Bookmark this item: //www.loc.gov/exhibits/african-american-odyssey/civil-rights-era.html#obj3

Thurgood Marshall on “Saving the Race”

Thurgood Marshall was the first African American to serve on the U. S. Supreme Court. His legal career began with the NAACP. Many of the NAACP's records reveal Marshall's grueling traveling and meeting schedule, as well as his acute sense of humor, even in the face of threats from whites and distrust by African Americans. After the inauspicious beginning of a case challenging the Texas primary, Marshall wrote this memo.

Enlarge

Thurgood Marshall to the NAACP, Tuskegee Institute, Research Department. November 17, 1941. NAACP Collection, Manuscript Division, Library of Congress (8-16)
Courtesy of the NAACP

Bookmark this item: //www.loc.gov/exhibits/african-american-odyssey/civil-rights-era.html#obj4

Brown Decision—Separate Is Inherently Illegal

Beginning in 1950, the NAACP and the NAACP Legal Defense Fund attorneys worked on a school desegregation case originating in Charleston, S.C. In 1952 the case came before the U.S. Supreme Court, whose members decided to hear it with cases from Delaware, Virginia, Kansas, and the District of Columbia under the collective title Brown v. Board of Education of Topeka. Thurgood Marshall and other NAACP lawyers argued the case and won. Brown marked a landmark victory in the fight for full citizenship, offering hope that the system of segregation was not unassailable.

Enlarge

George E.C. Hayes, Thurgood Marshall, and James Nabrit, congratulating each other, following Supreme Court decision declaring segregation unconstitutional, 1954. Copyprint. New York World-Telegram and Sun Photograph Collection, Prints and Photographs Division, Library of Congress. Reproduction Number: LC-USZ62-111236 (9–11)
Courtesy of AP/Wide World Photos

Bookmark this item: //www.loc.gov/exhibits/african-american-odyssey/civil-rights-era.html#obj5

Daisy Bates and The Little Rock Nine

Arkansas-born Daisy Bates worked as a crusading newspaper owner-journalist, becoming president of the Arkansas NAACP. After the 1954 Brown school-desegregation decision, Little Rock school board officials decided to begin desegregation of Central High School in September 1957.

════

## To be done
According to the text on the civil rights era, in which city did the school desegregation case that NAACP attorneys began working on in 1950 originate?

════

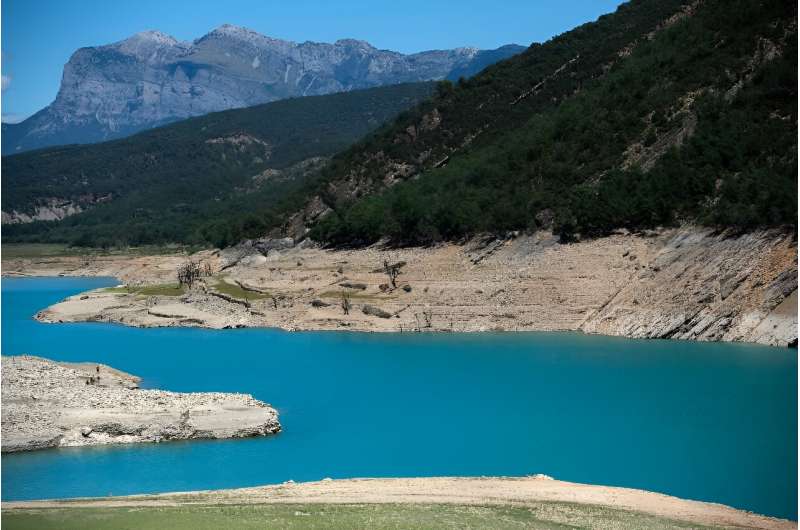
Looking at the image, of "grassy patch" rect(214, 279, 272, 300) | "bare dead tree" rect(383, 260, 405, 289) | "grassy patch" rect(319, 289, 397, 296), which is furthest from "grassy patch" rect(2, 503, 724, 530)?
"grassy patch" rect(214, 279, 272, 300)

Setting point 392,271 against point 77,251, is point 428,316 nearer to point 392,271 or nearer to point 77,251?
point 392,271

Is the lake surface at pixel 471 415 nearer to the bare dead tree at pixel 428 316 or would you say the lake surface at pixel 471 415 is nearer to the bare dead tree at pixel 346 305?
the bare dead tree at pixel 428 316

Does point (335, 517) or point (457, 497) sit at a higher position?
point (335, 517)

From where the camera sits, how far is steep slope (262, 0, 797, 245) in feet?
212

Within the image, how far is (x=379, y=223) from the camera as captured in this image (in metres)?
89.0

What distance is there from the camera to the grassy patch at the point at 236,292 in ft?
252

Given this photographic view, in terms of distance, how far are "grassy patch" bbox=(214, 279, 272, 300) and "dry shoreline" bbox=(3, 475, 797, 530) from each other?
48.9 meters

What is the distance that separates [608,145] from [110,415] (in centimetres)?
5211

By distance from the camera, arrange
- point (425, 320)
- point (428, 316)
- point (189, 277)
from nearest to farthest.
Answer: point (425, 320), point (428, 316), point (189, 277)

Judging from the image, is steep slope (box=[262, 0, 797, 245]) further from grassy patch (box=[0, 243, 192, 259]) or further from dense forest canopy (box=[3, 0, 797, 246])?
grassy patch (box=[0, 243, 192, 259])

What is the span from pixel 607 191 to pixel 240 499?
50.2m

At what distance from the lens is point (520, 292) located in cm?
6494

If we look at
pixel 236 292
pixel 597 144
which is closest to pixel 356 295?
pixel 236 292

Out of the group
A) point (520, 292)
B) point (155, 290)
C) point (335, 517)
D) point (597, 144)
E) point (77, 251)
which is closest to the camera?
point (335, 517)
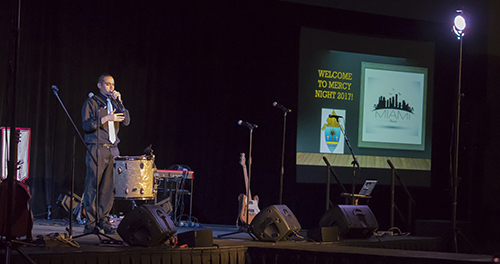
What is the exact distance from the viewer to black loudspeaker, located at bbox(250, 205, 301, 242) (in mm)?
4863

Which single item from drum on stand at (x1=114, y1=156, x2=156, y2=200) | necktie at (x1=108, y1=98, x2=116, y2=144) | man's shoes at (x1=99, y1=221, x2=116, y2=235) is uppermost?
necktie at (x1=108, y1=98, x2=116, y2=144)

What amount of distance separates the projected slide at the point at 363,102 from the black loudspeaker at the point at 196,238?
3.40m

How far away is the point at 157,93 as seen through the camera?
714 centimetres

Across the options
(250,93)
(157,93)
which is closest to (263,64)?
(250,93)

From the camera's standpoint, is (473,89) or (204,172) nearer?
(204,172)

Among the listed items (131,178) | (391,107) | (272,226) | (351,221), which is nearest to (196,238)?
(131,178)

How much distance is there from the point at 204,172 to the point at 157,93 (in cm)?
133

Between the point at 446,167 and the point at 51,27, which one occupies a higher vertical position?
the point at 51,27

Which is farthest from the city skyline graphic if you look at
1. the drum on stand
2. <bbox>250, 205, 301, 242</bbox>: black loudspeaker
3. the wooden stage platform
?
the drum on stand

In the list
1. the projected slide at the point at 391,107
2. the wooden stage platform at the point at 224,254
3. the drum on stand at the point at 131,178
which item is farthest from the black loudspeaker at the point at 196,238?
the projected slide at the point at 391,107

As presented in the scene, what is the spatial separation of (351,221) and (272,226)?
965 mm

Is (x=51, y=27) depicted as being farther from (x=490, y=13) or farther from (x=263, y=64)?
(x=490, y=13)

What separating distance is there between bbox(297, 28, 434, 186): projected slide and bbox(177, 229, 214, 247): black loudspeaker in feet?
11.2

════

## Response
Charleston, S.C.